Given data:
——

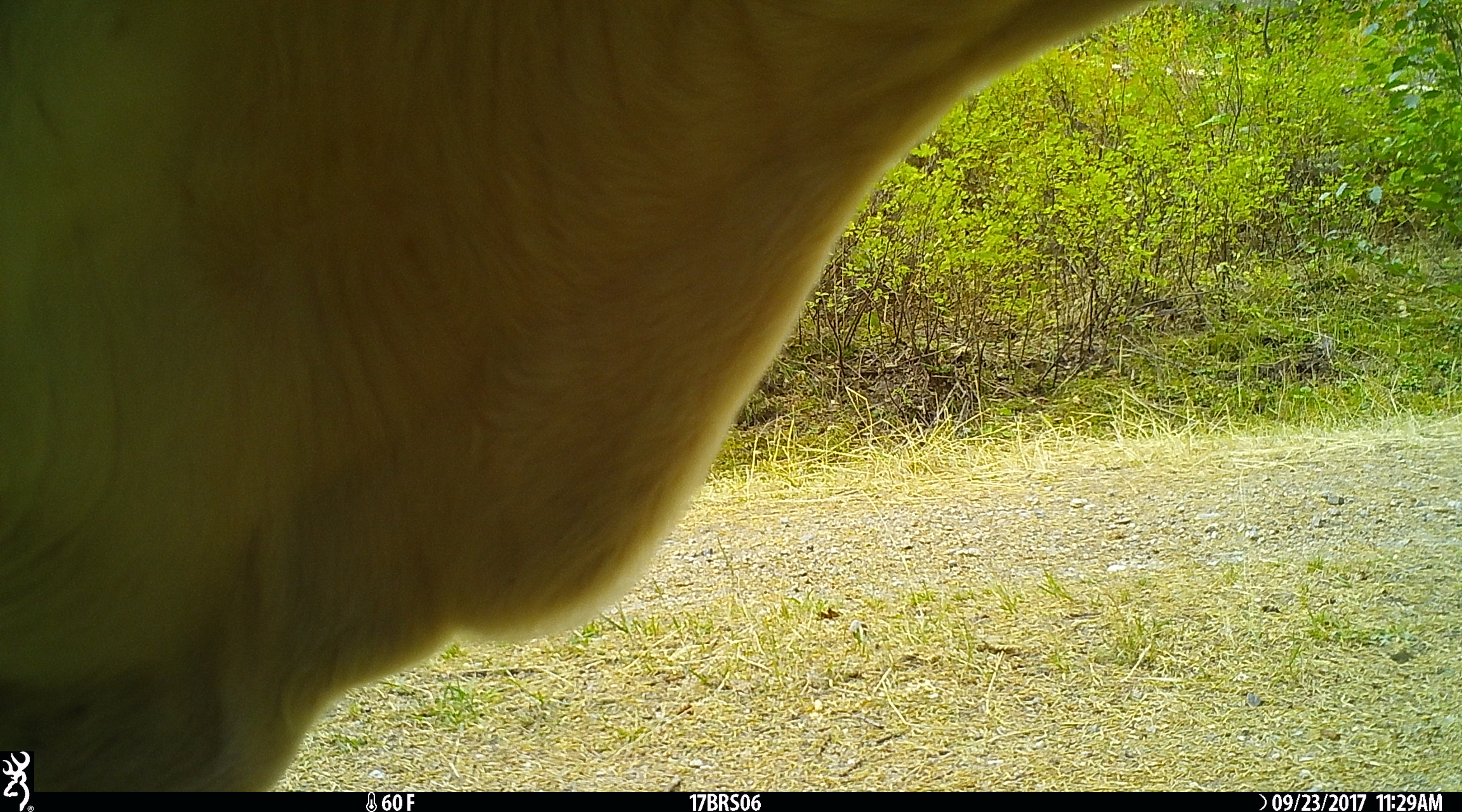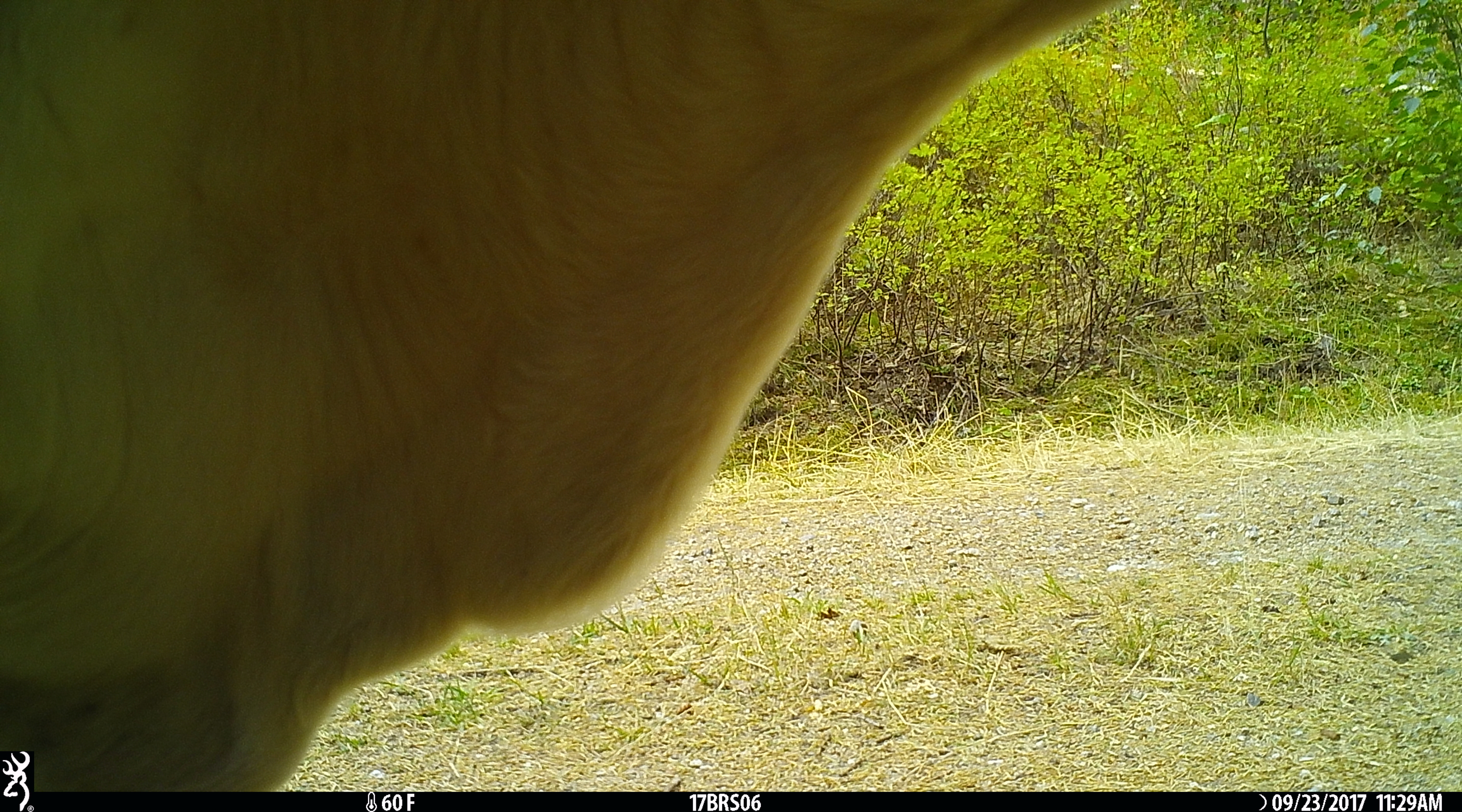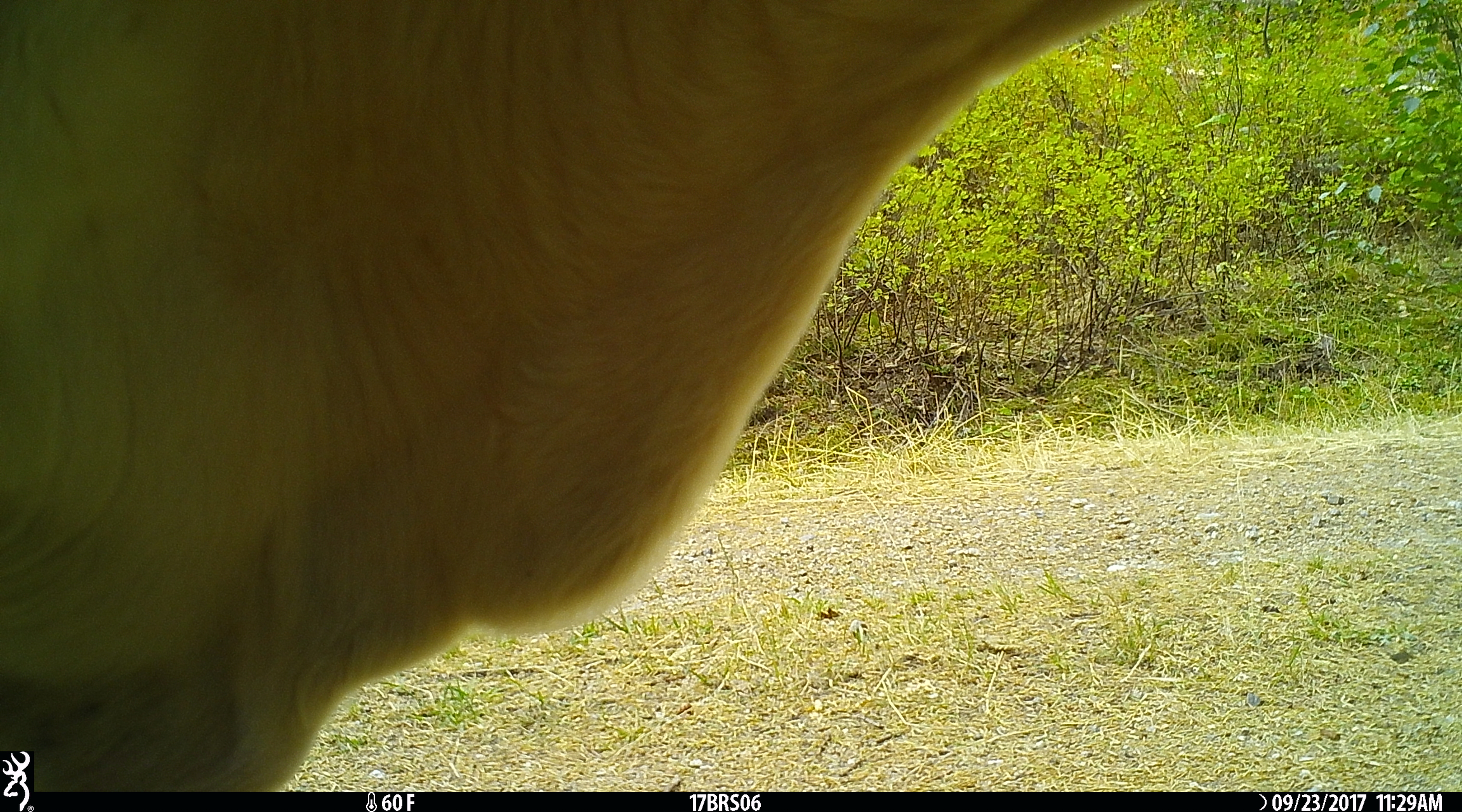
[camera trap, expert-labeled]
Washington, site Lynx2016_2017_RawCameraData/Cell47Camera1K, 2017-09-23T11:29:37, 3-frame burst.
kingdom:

——

Return the data above in its exact wording, with none of the pictures.

Output:
[camera trap, expert-labeled]
Washington, site Lynx2016_2017_RawCameraData/Cell47Camera1K, 2017-09-23T11:29:37, 3-frame burst.
kingdom:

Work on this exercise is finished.